One episode, during Brace's earlier career in publishing and media on the Mid-coast, hints at possibly an arrogant, and less than trustworthy, side to his personality. But people who knew Brace in Camden never thought he'd be capable of the wrongdoing he's now suspected of.

In late September, Steve Crane asked Rusty Brace, the man he'd just replaced as head of United Mid-Coast Charities, to meet with him and the organization's treasurer.

"I won't forget this. I'm - what? - 72 years old. And I've seen a lot of things," Crane says.

Alone in a room, over the course of two days, the men showed Brace checks, made out to the charity, that he had endorsed and deposited into his own bank accounts. Brace eventually admitted to Crane that he'd taken millions of dollars in donations over a 15-year period.

"You're looking at somebody you've actually been a friend with," Crane says. "You're looking at somebody who you've worked with in this organization for 10-plus years. And you're trying to understand: How could someone do this?"

More specifically, asks Crane, how could Rusty Brace do this? "Megunticook Golf Club, the summer folk as well as the winter folk - yeah, he was well connected," Crane says. He was well respected."

Jim Heard runs Heard and Heard Real Estate in Camden. He's also serves as a town selectmen.

"The select board gave him an award," Heard says. " 'Thank you for all the work you've done!' Susan Collins gave him a flag that flew over the Capitol."

Heard, who's known Rusty Brace since 1983, says he's given money often over the years to United Midcoast Charities. Brace, he says, was extremely persuasive in his pitches to prospective donors.

Bettina Doulton talked about Brace's approach on a Maine Magazine podcast this summer, days before UMCC was to receive a big donation as part of Cellardoor Winery's annual Pop the Cause fundraising gala for non-profits. Doulton is Cellardoor's owner.

"He is absolutely engulfing in the way that he draws you into being a part of this community and supporting it," Doulton says. "He's fabulous, believes in what he does and you get swept up into it, quite frankly."

"There's a Jekyll and Hyde personality here," says Steve Crane, "because at the same time he was giving this image, to us and to the public, he was stealing money."

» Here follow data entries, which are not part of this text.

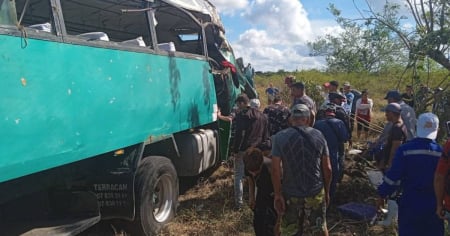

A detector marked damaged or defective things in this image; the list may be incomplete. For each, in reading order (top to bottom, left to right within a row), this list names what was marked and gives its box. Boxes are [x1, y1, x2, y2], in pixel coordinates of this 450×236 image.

damaged green bus [0, 0, 255, 234]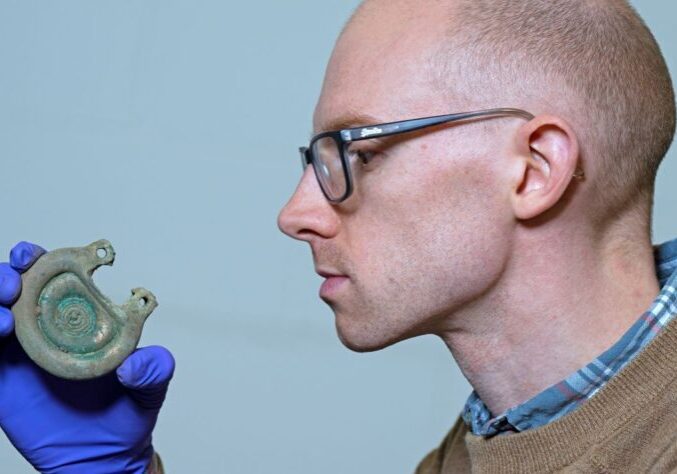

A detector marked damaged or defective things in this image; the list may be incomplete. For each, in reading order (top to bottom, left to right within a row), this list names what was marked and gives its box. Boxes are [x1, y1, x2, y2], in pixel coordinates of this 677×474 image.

corroded metal artifact [11, 239, 157, 380]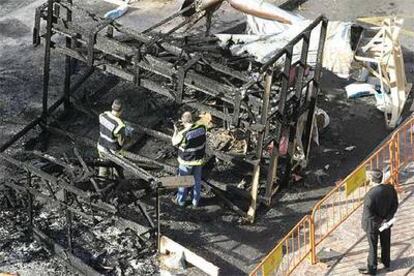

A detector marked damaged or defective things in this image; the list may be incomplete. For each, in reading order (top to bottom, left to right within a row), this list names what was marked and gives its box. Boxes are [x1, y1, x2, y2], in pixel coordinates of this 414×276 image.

charred metal frame [1, 0, 328, 272]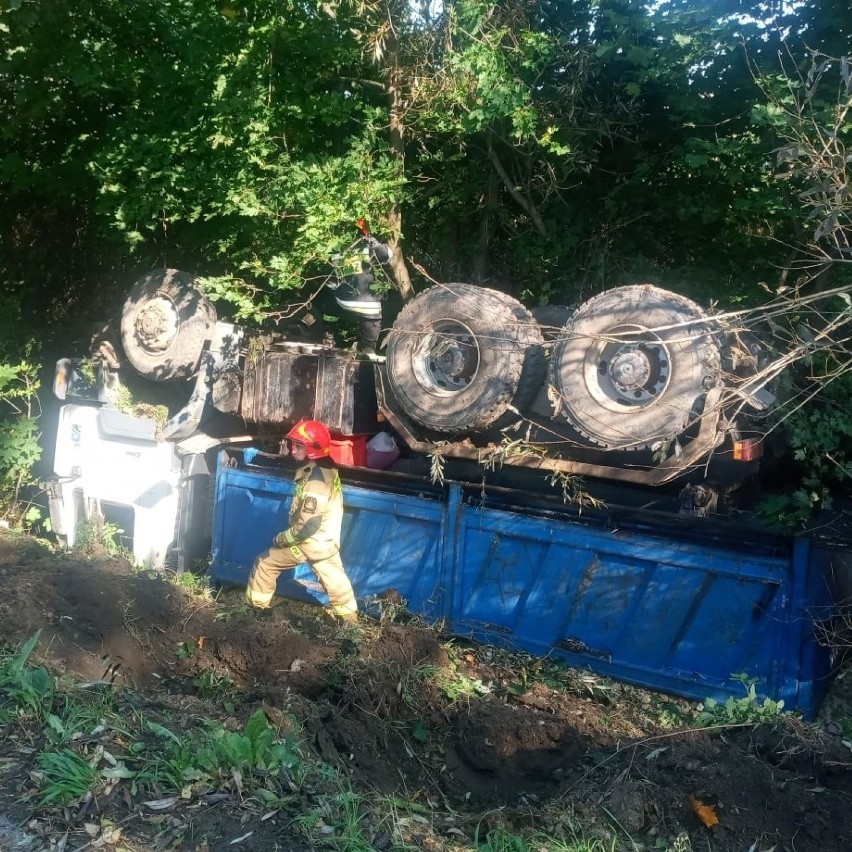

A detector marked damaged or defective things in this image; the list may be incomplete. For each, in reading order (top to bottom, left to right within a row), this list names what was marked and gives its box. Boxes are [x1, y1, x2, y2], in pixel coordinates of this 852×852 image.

overturned truck [75, 270, 772, 486]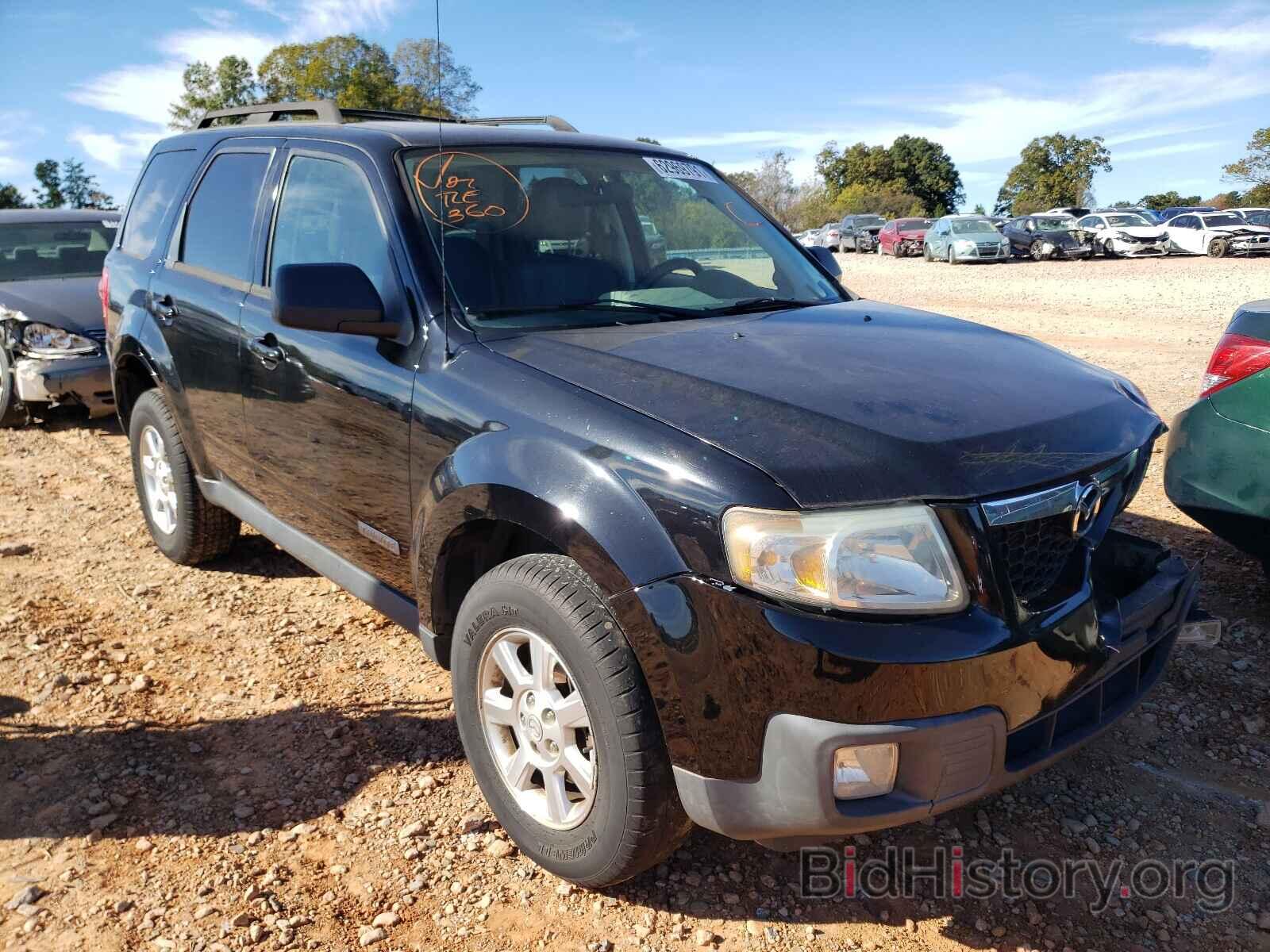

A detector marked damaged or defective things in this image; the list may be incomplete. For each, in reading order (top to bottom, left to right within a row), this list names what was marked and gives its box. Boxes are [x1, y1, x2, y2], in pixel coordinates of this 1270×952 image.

Crane says Brace, who's 81, could be controlling in his dealings with UMCC's 43-member board. Jim Heard noticed something else over the years. "I think he had a little streak of arrogance in him. If Rusty says 'X,' it's probably X."

But Brace's business career before he ran UMCC, includes at least one incident where his word was not exactly trustworthy.

"I've always thought of him as a devious, unethical person," says Bill Patten. In 1978, Patten was introduced to Rusty Brace by Hoddy Hildreth, the son of former Maine Gov. Horace Hildreth. Brace and the younger Hildreth were cousins.

At the time, Brace was running Diversified Communications. Patten was looking to move to Maine from Massachusetts and had unsuccessfully tried to buy the Maine Times newspaper. Brace offered to sell Patten and Dick Saltonstall the Belfast-based Republican Journal. Brace later confirmed the offer in writing.

But a short time later, Patten and Saltonstall learned that Brace had gone behind their backs and negotiated a much more lucrative deal with Whitney Communications, the New York-based media conglomerate. "Well, I was flabbergasted. Upset, angry," Patten says.

Whitney Communications eventually withdrew from its deal with Brace and Diversified, after the company learned of the earlier agreement. Diversified's board then forced Brace to go ahead and sell the Republican Journal to the two men. Brace was eventually forced out of his job at Diversified in 1981.